Riding the Crawdad Sea

April 12, 2018

Crawdad Farm

What a contrast from farming out west where water is drafted, ducted and ditched hundreds of miles from source to field. Here it rolls right up to your doorstep and at times, over it. Back in Merryville our host Eddie told us how the Sabine River recently flooded above the 500 year flood level spilling into his home. They had removed as many of their belongings as time allowed for and had left the dining room table setting on concrete blocks with their glassware sitting on top. The waters that spilled into their home was far higher than predicted and floated the table off the blocks to near the ceiling only to return to the exact same spot gently as a baby’s kiss, when the waters receded. Not a glass was out of place.

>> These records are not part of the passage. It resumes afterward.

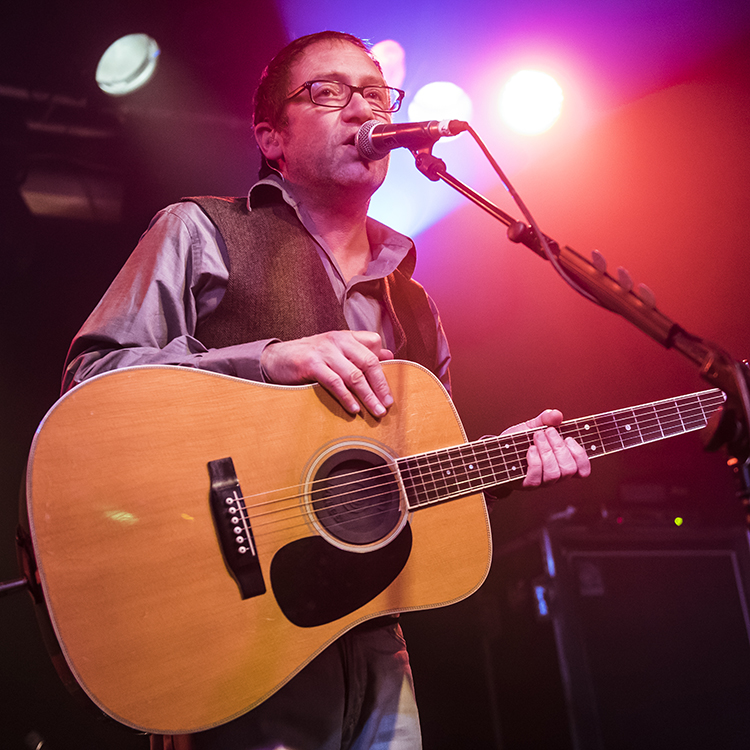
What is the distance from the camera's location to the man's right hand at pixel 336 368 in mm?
1600

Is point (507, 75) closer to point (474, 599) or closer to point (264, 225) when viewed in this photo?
point (264, 225)

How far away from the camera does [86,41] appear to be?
3033 millimetres

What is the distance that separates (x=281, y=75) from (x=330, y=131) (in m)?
0.49

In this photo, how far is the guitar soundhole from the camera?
1.54 m

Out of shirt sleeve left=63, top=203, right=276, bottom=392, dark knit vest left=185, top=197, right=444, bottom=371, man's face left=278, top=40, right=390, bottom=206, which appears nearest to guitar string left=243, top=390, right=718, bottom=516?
shirt sleeve left=63, top=203, right=276, bottom=392

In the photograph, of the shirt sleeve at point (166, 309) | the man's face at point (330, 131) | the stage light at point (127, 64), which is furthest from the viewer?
the stage light at point (127, 64)

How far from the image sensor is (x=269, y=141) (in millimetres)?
2514

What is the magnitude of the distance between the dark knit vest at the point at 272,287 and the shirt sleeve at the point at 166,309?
5 cm

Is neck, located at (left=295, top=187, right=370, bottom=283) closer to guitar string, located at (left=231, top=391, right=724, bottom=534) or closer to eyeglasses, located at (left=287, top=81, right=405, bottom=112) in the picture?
eyeglasses, located at (left=287, top=81, right=405, bottom=112)

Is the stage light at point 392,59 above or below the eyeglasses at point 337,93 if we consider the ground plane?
above

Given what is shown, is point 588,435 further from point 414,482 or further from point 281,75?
point 281,75

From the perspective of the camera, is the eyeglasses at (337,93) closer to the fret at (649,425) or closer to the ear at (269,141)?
the ear at (269,141)

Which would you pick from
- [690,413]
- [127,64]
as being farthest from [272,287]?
[127,64]

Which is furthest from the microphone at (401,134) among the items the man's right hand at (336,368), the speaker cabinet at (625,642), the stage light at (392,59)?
the speaker cabinet at (625,642)
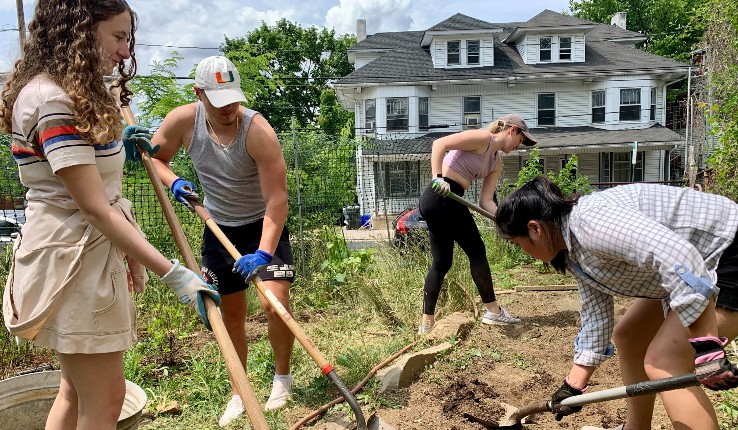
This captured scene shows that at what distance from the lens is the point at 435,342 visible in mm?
3879

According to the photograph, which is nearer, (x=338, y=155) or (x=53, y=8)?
(x=53, y=8)

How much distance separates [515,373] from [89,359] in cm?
261

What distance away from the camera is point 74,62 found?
5.81 feet

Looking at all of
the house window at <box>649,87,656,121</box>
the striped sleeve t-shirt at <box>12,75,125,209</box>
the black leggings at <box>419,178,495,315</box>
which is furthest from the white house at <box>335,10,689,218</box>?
the striped sleeve t-shirt at <box>12,75,125,209</box>

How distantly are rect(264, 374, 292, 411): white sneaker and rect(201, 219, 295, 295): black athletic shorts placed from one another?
57 centimetres

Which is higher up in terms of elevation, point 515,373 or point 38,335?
point 38,335

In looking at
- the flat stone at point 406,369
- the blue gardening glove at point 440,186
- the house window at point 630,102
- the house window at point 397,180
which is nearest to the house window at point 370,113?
the house window at point 397,180

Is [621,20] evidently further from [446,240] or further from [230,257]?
[230,257]

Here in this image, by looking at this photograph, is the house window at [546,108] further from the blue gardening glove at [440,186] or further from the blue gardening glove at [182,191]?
the blue gardening glove at [182,191]

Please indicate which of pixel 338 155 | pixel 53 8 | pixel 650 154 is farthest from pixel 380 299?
pixel 650 154

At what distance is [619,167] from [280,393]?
21.5 meters

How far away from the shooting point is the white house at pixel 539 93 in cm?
2045

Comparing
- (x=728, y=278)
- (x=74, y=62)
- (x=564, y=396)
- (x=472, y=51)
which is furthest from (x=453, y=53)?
(x=74, y=62)

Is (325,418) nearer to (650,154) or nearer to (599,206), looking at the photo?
(599,206)
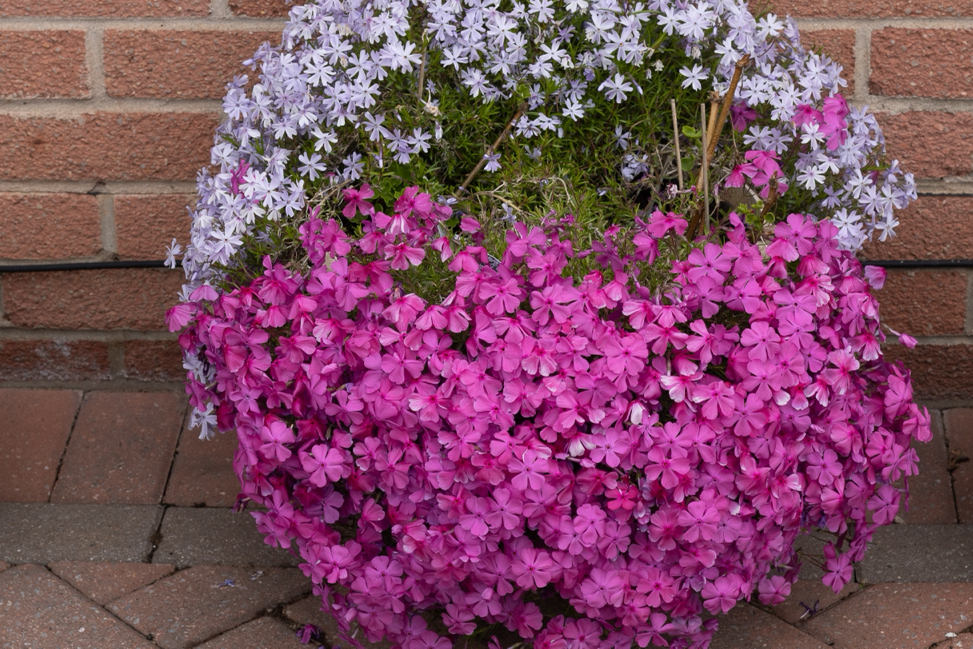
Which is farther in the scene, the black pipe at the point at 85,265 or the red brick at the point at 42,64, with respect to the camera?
the black pipe at the point at 85,265

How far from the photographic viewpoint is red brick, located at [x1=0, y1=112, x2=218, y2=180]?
2287mm

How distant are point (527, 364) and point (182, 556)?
93 cm

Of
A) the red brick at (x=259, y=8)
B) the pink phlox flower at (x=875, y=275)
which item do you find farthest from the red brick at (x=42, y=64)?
the pink phlox flower at (x=875, y=275)

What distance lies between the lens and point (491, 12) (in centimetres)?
185

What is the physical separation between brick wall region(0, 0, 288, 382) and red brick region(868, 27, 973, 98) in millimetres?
1328

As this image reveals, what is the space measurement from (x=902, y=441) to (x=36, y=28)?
1.96 m

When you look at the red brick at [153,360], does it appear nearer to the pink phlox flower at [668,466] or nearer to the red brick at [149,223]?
the red brick at [149,223]

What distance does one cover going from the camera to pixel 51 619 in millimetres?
1751

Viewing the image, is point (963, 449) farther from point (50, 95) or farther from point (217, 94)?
point (50, 95)

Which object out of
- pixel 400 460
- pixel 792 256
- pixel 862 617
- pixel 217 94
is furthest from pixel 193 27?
pixel 862 617

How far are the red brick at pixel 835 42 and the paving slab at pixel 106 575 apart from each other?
1723 millimetres

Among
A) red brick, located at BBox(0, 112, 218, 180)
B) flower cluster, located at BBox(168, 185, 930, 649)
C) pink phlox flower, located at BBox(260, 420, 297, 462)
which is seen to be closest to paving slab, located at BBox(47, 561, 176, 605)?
flower cluster, located at BBox(168, 185, 930, 649)

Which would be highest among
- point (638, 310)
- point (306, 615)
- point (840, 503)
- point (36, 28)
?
point (36, 28)

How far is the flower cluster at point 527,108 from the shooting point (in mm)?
1768
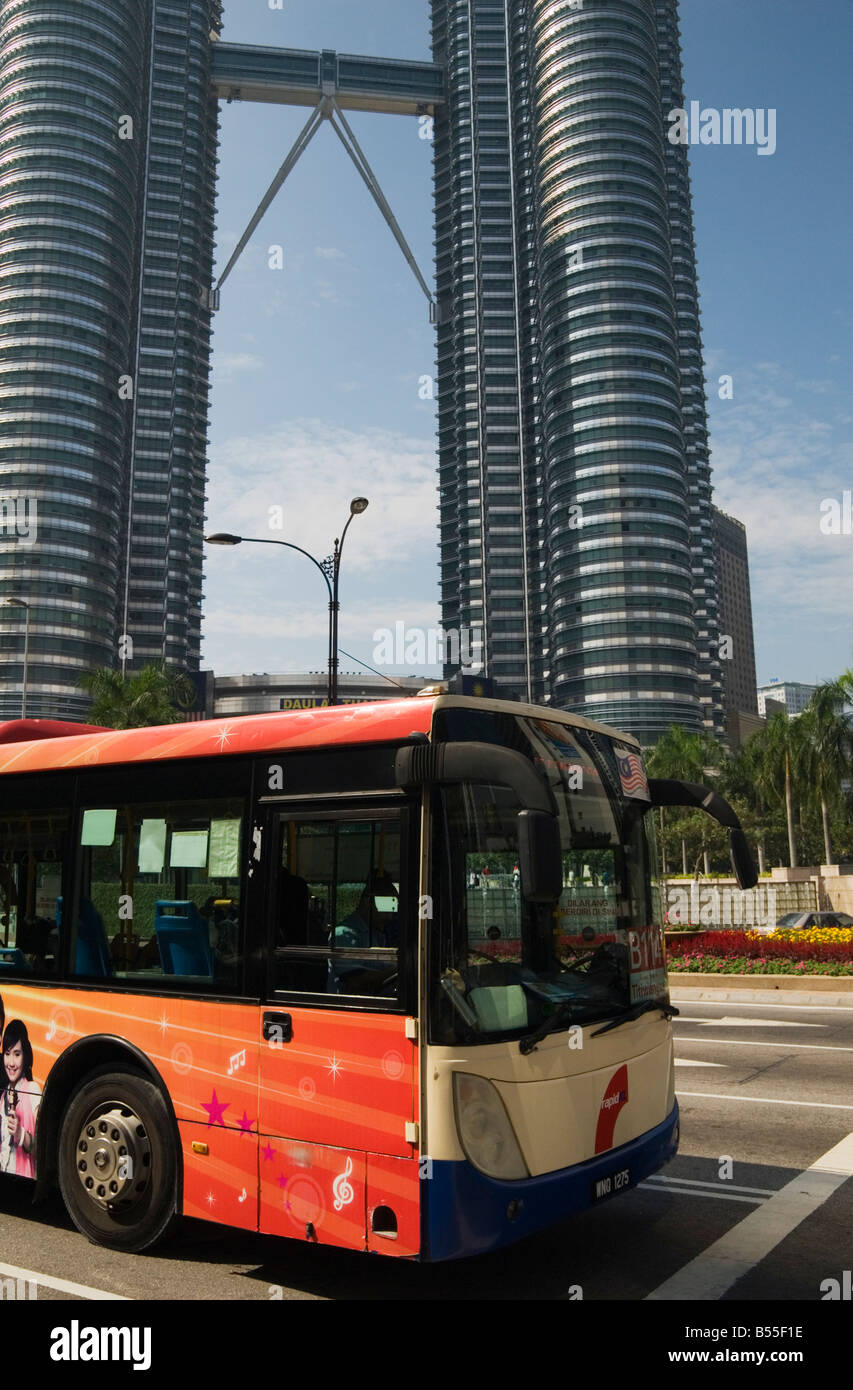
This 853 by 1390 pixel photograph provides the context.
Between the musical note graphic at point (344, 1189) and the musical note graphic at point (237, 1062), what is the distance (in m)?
0.83

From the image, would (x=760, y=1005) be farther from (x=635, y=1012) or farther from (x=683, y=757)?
(x=683, y=757)

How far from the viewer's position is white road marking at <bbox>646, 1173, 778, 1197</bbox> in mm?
6949

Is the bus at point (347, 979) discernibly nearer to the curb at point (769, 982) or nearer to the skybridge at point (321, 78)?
the curb at point (769, 982)

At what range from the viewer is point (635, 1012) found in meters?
5.88

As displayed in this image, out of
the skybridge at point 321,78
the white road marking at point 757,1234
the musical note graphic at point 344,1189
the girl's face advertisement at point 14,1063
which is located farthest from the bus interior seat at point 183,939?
the skybridge at point 321,78

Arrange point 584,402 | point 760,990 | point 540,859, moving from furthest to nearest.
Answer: point 584,402
point 760,990
point 540,859

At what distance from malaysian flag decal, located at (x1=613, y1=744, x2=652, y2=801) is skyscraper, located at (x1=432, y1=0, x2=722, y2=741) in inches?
4653

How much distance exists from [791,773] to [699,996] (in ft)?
118

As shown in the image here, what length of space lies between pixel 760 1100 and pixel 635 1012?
4858 millimetres

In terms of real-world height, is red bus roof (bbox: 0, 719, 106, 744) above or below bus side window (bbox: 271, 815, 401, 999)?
above

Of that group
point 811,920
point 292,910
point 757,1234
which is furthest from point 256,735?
point 811,920

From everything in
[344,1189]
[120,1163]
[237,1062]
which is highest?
[237,1062]

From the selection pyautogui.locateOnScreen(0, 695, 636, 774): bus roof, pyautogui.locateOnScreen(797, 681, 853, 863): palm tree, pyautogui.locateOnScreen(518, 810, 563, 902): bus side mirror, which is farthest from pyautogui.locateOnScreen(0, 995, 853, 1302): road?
pyautogui.locateOnScreen(797, 681, 853, 863): palm tree

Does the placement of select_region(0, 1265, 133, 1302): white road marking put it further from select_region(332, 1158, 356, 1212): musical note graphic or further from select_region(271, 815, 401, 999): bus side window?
select_region(271, 815, 401, 999): bus side window
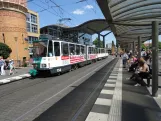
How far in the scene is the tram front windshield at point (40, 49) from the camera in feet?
51.3

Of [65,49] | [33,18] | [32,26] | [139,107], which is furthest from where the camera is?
[33,18]

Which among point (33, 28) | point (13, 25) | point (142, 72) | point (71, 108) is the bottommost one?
point (71, 108)

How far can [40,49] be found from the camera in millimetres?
15867

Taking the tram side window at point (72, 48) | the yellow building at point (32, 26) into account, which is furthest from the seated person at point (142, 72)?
the yellow building at point (32, 26)

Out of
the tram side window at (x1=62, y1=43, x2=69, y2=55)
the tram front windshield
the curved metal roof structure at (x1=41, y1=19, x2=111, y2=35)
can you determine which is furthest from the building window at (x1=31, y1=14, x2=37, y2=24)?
the tram front windshield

There appears to be two primary crops in this part of Louisiana, crayfish and rice. Both require plenty of water and thousands of acres are flooded to make this work. Airplanes appear to be used for some purpose unknown to me on the crayfish farms and i watched the yellow prop plane make numerous passes over the ponds. Manual and machine labour were also used to tend these habitats. The one machine which I think of as a water tractor seems to be a shallow draft paddle boat that is useful in harvesting the tasty Cajun treats.

When your community is at or below sea level digging graves is a problem as is keeping the dead in the ground. Even a concrete vault will float when the water table is high. The solution is to go above ground as shown in the two photos below.

My family will be surprised to see the two photos just below which show me trying a local favourite at the Karzy Kajun Kitchen. I am well know for my intolerance of spicy foods but I also believe that when in Rome, shoot Roman candles. I have never had Jambalaya before but now that I have I must agree that it is worth braving a little heat to enjoy those savoury flavours. This will not be my one and only time to try this. Gumbo will be next.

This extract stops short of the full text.